I left work about 7, ate dinner, packed a carry-on bag, and my wife dropped me at the airport about 9pm. Flight left SLC at 10:30, landed in ABQ at midnight, then I met my brother and his wife and we made the three-hour-plus drive to Alamosa, CO. I was asleep before my head hit the pillow about 4am and didn't budge until after 9, a mere 5 hours later. In the flurry of activities and reunions with family I hadn't seen in several years, I went to sleep after midnight again that night. Saturday was a similar schedule, funeral at 10, cemetery at noon--I was a pallbearer--and a long afternoon of potluck lunch, family photos, and some therapeutic storytelling of great family memories. At 1am Sunday morning, I said my goodbyes and with a different brother and his wife, made the 3+ hour drive back to Albuquerque to catch a 6am flight to Salt Lake City.

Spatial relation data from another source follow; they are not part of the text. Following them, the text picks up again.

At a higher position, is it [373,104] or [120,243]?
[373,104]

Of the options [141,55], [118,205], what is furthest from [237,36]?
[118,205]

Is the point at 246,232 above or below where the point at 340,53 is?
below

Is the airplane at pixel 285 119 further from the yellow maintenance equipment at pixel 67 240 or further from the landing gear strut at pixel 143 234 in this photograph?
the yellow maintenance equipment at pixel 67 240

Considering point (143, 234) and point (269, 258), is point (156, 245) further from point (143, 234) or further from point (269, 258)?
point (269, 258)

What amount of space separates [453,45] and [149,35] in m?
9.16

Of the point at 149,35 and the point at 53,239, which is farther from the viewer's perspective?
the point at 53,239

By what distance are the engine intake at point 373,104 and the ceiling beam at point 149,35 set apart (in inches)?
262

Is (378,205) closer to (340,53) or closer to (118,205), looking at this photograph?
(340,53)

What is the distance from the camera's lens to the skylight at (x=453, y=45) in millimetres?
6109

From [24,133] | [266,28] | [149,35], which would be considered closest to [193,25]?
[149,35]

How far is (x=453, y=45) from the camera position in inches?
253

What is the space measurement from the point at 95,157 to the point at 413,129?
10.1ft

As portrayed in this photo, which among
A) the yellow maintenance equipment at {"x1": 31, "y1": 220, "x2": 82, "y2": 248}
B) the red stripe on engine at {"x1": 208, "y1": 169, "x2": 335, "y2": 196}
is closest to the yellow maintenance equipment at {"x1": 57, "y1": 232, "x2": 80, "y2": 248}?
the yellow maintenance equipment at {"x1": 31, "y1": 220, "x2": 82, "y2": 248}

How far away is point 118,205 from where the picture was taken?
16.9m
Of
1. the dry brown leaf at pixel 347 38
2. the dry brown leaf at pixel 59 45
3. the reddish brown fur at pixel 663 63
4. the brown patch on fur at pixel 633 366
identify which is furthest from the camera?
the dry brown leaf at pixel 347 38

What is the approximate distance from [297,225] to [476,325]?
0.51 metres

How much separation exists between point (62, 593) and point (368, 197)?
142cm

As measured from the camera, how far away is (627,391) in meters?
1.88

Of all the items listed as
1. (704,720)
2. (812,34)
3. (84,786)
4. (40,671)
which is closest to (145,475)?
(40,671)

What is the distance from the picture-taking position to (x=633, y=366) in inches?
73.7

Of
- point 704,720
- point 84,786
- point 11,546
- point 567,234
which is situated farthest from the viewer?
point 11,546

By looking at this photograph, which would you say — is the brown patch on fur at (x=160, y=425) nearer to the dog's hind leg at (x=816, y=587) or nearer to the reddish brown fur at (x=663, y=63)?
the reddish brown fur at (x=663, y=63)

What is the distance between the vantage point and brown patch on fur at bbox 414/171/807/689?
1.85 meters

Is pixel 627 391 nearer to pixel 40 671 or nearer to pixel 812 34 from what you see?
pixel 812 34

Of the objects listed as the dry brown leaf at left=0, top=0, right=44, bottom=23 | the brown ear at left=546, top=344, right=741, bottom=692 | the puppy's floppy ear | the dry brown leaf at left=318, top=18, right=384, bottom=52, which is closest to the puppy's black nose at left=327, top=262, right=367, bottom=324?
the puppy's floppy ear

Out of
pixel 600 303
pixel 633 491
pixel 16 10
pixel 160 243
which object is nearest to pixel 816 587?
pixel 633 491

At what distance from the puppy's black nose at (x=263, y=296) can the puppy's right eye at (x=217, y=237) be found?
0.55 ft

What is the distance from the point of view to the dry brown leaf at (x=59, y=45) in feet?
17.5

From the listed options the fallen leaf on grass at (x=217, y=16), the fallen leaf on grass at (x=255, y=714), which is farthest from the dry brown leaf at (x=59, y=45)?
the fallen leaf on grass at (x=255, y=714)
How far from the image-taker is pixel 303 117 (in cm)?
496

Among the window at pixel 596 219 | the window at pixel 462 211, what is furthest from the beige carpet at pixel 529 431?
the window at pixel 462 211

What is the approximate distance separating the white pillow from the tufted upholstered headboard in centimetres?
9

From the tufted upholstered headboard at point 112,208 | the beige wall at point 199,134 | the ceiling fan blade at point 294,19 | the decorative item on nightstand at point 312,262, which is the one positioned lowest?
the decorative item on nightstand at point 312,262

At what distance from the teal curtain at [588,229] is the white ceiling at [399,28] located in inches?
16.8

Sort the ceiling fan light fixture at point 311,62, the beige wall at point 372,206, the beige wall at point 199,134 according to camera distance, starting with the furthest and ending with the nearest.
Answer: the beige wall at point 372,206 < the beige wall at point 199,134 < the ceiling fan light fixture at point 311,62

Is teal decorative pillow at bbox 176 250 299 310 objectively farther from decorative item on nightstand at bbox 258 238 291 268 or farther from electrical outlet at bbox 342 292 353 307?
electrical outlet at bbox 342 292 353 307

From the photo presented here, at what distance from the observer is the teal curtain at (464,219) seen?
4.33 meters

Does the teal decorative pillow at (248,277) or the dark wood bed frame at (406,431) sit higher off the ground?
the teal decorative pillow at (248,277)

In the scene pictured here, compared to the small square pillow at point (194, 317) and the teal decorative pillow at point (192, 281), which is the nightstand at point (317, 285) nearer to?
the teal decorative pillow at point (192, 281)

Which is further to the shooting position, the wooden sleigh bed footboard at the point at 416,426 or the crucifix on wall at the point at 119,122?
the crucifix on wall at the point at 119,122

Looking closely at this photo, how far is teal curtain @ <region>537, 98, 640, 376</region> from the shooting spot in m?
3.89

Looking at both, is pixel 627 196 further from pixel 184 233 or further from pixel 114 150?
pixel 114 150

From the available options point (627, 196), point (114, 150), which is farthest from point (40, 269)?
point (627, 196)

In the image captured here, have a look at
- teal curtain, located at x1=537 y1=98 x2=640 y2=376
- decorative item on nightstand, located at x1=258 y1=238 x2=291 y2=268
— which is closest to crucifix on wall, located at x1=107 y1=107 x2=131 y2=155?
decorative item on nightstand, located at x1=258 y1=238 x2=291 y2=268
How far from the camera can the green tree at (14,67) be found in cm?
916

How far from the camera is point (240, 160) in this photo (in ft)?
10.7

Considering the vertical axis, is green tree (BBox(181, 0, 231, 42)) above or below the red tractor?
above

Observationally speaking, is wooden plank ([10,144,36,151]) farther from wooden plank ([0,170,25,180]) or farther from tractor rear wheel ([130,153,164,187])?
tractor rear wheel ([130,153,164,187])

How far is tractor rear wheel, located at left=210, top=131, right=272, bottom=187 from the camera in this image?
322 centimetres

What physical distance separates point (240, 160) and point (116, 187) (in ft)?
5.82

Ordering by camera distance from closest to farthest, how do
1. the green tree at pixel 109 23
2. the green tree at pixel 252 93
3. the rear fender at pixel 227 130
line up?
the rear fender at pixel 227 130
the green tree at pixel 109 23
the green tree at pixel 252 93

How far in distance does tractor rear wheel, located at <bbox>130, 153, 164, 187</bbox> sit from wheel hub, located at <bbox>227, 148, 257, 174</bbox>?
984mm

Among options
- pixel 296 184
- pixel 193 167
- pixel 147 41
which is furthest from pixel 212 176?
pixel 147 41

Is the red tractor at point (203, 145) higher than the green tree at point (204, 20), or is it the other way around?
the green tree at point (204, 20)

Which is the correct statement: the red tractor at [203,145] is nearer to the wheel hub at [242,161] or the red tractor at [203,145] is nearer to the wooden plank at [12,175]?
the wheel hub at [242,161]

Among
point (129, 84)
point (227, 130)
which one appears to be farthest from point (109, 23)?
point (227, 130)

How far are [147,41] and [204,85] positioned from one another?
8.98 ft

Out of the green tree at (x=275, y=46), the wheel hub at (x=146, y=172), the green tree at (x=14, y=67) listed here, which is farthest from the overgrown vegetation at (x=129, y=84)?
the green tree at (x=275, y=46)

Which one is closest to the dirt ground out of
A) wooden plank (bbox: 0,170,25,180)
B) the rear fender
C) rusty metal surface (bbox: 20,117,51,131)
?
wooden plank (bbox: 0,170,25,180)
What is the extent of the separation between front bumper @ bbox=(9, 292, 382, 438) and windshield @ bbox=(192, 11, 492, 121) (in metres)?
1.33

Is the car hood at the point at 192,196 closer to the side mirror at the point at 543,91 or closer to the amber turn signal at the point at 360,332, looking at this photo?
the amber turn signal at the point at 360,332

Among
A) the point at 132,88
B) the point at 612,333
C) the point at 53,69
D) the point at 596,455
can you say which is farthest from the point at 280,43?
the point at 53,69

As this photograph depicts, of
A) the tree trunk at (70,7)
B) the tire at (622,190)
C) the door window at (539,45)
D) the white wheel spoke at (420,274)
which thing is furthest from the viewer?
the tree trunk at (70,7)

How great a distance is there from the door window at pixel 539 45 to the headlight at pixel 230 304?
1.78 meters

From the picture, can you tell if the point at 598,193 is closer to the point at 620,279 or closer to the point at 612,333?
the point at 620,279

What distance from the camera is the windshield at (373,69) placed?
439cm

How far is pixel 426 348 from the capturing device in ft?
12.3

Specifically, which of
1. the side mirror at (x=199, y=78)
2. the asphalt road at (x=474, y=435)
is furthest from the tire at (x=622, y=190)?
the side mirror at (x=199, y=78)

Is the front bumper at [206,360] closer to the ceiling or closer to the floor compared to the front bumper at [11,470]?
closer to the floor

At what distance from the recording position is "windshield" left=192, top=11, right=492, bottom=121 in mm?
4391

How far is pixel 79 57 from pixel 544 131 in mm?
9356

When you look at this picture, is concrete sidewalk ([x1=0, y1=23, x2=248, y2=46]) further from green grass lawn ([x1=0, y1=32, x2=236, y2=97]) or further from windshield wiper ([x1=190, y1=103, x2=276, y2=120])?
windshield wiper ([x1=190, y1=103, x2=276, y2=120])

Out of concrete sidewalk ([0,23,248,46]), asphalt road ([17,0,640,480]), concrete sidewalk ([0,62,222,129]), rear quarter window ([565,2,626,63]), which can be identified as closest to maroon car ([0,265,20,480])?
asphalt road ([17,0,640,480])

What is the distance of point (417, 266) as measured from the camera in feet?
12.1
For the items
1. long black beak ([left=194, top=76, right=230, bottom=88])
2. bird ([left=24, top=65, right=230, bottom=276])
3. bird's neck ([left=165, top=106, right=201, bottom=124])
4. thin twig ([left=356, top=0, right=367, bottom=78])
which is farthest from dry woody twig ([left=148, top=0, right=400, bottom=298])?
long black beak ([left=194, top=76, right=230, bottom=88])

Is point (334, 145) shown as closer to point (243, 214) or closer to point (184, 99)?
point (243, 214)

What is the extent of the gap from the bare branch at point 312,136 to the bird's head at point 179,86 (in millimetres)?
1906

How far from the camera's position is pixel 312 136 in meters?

Needless to say after the three paragraph whirlwind-weekend spelled out above, I felt very...unprepared to face life when my alarm blared at 5am this morning. But, as I've done for nearly 10 months now, I reminded myself that I'm happier when I'm proactively choosing how I'll live my life, and made the herculean effort to haul myself out of bed and into my morning routine.

I don't know how it is for anyone else, but for me, every day is full of the same conversations with myself where I reaffirm my commitments to do more, to work harder, to be better. It gets exhausting. It feels so repetitive. It seems like I'm holding still, but I remind myself that all forward motion can be interpreted as progress and my only goal is to be better than I was yesterday. Which means that every time I'm asked to re-make a decision that I've already made correctly before, I need to make the right one. Every time. Even on Monday.